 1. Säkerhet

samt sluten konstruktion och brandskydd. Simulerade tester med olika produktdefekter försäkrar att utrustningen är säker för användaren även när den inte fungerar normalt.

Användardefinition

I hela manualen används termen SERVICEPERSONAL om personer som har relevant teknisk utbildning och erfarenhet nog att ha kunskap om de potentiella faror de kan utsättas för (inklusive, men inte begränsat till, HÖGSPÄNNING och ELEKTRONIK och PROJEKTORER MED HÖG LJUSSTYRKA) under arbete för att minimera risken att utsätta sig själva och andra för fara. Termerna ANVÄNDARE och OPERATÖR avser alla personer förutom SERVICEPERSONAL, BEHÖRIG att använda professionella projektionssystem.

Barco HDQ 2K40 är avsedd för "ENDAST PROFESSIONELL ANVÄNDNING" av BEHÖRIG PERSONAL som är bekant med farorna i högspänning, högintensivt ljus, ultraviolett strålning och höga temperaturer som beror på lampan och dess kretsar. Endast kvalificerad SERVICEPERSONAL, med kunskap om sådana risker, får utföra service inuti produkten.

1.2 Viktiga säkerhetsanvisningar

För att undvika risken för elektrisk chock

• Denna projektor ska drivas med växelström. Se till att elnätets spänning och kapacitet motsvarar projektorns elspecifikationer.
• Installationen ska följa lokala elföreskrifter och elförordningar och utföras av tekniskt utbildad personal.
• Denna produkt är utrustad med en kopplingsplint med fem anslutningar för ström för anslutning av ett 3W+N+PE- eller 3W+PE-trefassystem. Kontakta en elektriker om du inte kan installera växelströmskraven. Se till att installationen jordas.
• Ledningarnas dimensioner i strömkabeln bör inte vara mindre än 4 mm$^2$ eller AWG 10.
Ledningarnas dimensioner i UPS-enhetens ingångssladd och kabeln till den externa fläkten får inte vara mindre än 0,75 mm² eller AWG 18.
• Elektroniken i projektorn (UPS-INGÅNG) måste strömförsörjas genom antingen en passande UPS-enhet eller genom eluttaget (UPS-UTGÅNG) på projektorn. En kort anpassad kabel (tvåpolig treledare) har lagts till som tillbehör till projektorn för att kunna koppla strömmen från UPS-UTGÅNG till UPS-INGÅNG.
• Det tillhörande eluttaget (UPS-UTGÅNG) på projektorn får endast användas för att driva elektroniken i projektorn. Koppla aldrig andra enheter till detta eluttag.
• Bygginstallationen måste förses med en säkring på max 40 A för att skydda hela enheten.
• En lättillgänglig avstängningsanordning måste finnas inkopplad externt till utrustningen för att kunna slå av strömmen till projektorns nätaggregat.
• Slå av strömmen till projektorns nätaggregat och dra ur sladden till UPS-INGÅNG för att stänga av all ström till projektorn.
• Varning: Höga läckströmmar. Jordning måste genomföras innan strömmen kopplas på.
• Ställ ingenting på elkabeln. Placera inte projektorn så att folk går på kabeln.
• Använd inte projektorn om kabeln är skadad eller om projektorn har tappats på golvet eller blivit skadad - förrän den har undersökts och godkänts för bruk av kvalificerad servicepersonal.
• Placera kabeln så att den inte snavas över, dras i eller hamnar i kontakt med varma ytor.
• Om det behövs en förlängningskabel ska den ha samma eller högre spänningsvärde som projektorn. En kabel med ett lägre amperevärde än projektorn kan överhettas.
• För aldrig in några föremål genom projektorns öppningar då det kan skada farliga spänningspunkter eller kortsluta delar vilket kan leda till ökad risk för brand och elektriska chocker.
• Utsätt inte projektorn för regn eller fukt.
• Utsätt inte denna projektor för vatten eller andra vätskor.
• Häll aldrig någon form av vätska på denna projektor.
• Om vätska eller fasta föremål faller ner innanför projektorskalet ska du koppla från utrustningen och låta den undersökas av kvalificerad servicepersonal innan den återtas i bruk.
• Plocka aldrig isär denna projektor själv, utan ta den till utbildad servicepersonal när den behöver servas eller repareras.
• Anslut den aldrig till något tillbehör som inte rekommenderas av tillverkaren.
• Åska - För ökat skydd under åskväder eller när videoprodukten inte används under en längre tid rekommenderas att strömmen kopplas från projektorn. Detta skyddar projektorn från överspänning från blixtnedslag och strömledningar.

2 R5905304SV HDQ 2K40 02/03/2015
-------
WHAT YOU HAVE TO DO = Only one part of the material above is to be transcribed, namely the lines starting with the line that has "att installationen jordas." and going on through the line that has "med varma ytor.", exactly as they stand.

TASK RESULT =
• Denna produkt är utrustad med en kopplingsplint med fem anslutningar för ström för anslutning av ett 3W+N+PE- eller 3W+PE-trefassystem. Kontakta en elektriker om du inte kan installera växelströmskraven. Se till att installationen jordas.
• Ledningarnas dimensioner i strömkabeln bör inte vara mindre än 4 mm$^2$ eller AWG 10.
Ledningarnas dimensioner i UPS-enhetens ingångssladd och kabeln till den externa fläkten får inte vara mindre än 0,75 mm² eller AWG 18.
• Elektroniken i projektorn (UPS-INGÅNG) måste strömförsörjas genom antingen en passande UPS-enhet eller genom eluttaget (UPS-UTGÅNG) på projektorn. En kort anpassad kabel (tvåpolig treledare) har lagts till som tillbehör till projektorn för att kunna koppla strömmen från UPS-UTGÅNG till UPS-INGÅNG.
• Det tillhörande eluttaget (UPS-UTGÅNG) på projektorn får endast användas för att driva elektroniken i projektorn. Koppla aldrig andra enheter till detta eluttag.
• Bygginstallationen måste förses med en säkring på max 40 A för att skydda hela enheten.
• En lättillgänglig avstängningsanordning måste finnas inkopplad externt till utrustningen för att kunna slå av strömmen till projektorns nätaggregat.
• Slå av strömmen till projektorns nätaggregat och dra ur sladden till UPS-INGÅNG för att stänga av all ström till projektorn.
• Varning: Höga läckströmmar. Jordning måste genomföras innan strömmen kopplas på.
• Ställ ingenting på elkabeln. Placera inte projektorn så att folk går på kabeln.
• Använd inte projektorn om kabeln är skadad eller om projektorn har tappats på golvet eller blivit skadad - förrän den har undersökts och godkänts för bruk av kvalificerad servicepersonal.
• Placera kabeln så att den inte snavas över, dras i eller hamnar i kontakt med varma ytor.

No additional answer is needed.